***** SOURCE DATA *****

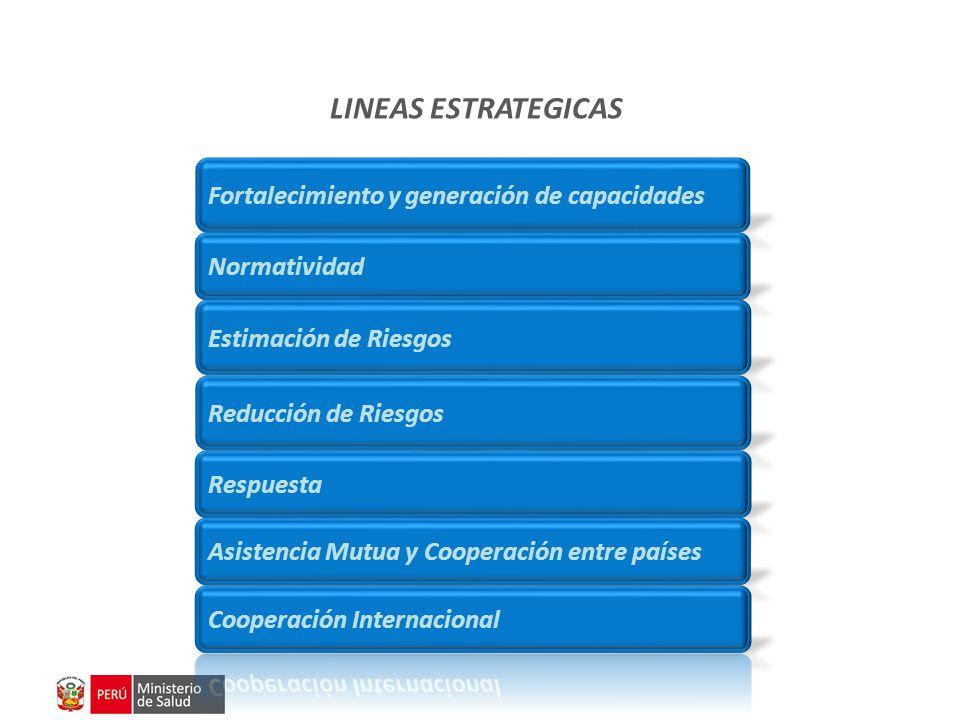 LINEAS ESTRATEGICAS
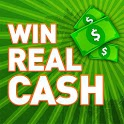 Match To Win - Win Real Gift Cards & Match 3 Game icon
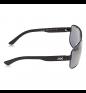 Saulesbrilles EMPORIO ARMANI AX2012S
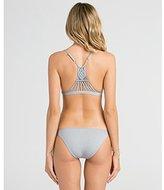 Billabong Women's It's Details Tropic Bikini Bottom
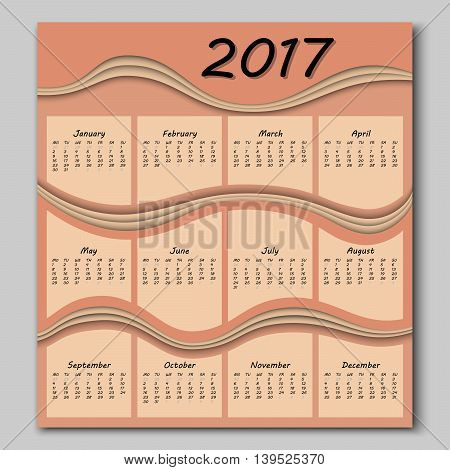 Abstract Waves Calendar 2017 Year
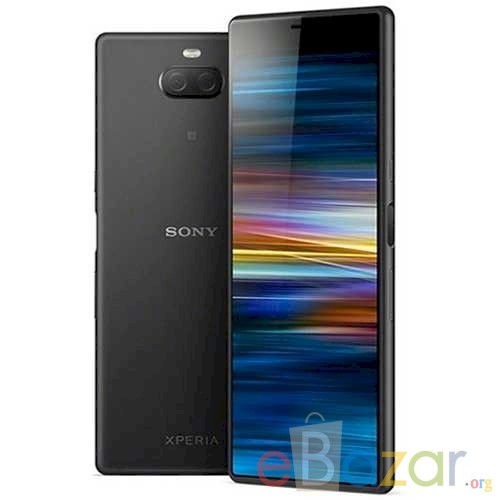Sony Xperia 10 Plus Price in Bangladesh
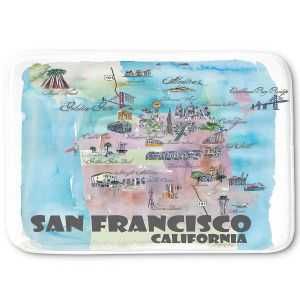 Decorative Bathroom Mats | Markus Bleichner - San Francisco Tourist 2 | map city simple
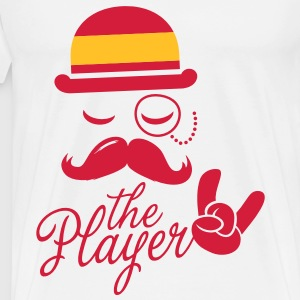 Spain retro gentleman sports player rock | olympics | football | Championship | Moustache | Flag European Tops - Men's Premium T-Shirt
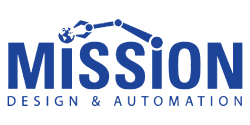 Mission Design &  Automation Logo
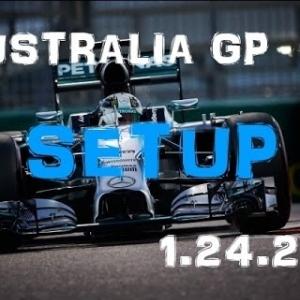 F1 2016 - Australia GP - Mercedes - Setup (1.24.235) No Assists.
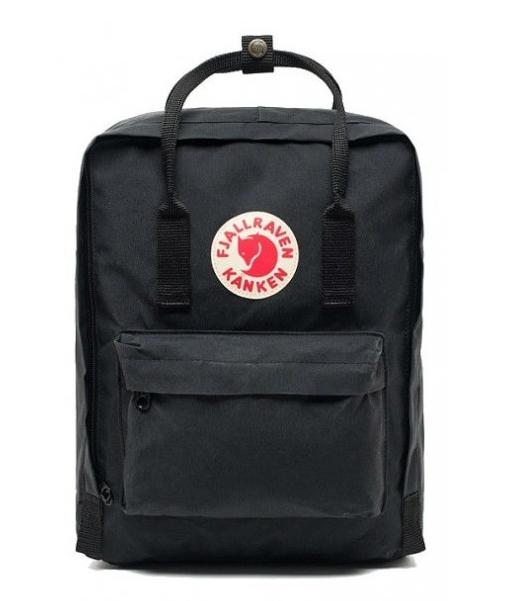 Молодежный рюкзак, сумка Fjallraven Kanken Classic, канкен класик Черный( тканевая подкладка)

*****

▶ [DIRECTIONS FOR THIS TASK]
Leave out the pictures and repeat exactly the lines from the one containing "Spain retro gentleman" through the last line of the entries.

▶ [OUTPUT]
 Spain retro gentleman sports player rock | olympics | football | Championship | Moustache | Flag European Tops - Men's Premium T-Shirt
 Mission Design &  Automation Logo
 F1 2016 - Australia GP - Mercedes - Setup (1.24.235) No Assists.
 Молодежный рюкзак, сумка Fjallraven Kanken Classic, канкен класик Черный( тканевая подкладка)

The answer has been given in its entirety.